I started to cry again, and I cried for quite awhile, but not so hard as before and without feelin the need to hide my face behind my apron. When I was down to sniffles, she said to tell her the whole story, right from the beginnin and without leavin a single thing out.
And I did. I wouldn't have believed I could have told anyone that story, least of all Vera Donovan, with her money and her house in Baltimore and her pet hunky, who she didn't keep around just to Simonize her car, but I did tell her, and I could feel the weight on my heart gettin lighter with every word. I spilled all of it, just like she told me to do.
So I'm stuck, I finished. I can't figure out what to do about the son of a bitch. I s'pose I could catch on someplace if I just packed the kids up and took em to the mainland-I ain't never been afraid of hard work-but that ain't the point.
What is the point, then? she asked me. The afghan square she was workin on was almost done-her fingers were about the quickest I've ever seen.
He's done everything but rape his own daughter, I says. He's scared her so bad she may never get all the way over it, and he's paid himself a reward of purt-near three thousand dollars for his own bad behavior. I ain't gonna let him get away with it-that's the friggin point.
Is it? she says in that mild voice of hers, and her needles went click-click-click, and the rain went rollin down the windowpanes, and the shadows wiggled n squiggled on her cheek and forehead like black veins. Lookin at her that way made me think of a story my grandmother used to tell about the three sisters in the stars who knit our lives one to spin and one to hold and one to cut off each thread whenever the fancy takes her. I think that last one's name was Atropos. Even if it's not, that name has always given me the shivers.
Yes, I says to her, but I'll be goddamned if I see a way to do him the way he deserves to be done.
Click-click-click. There was a cup of tea beside her, and she paused long enough to have a sip. There'd come a time when she'd like as not try to drink her tea through her right ear n give herself a Tetley shampoo, but on that fall day in 1962 she was still as sharp as my father's cutthroat razor. When she looked at me, her eyes seemed to bore a hole right through to the other side.

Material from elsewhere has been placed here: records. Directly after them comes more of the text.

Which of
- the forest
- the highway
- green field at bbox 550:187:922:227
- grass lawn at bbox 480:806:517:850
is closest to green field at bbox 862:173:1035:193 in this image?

What's the worst of it, Dolores? she says finally, puttin her cup down and pickin up her knittin again. What would you say is the worst? Not for Selena or the boys, but for you?
I didn't even have to stop n think about it. That sonofawhore's laughin at me, I says. That's the worst of it for me. I see it in his face sometimes. I never told him so, but he knows I checked at the bank, he knows damned well, and he knows what I found out.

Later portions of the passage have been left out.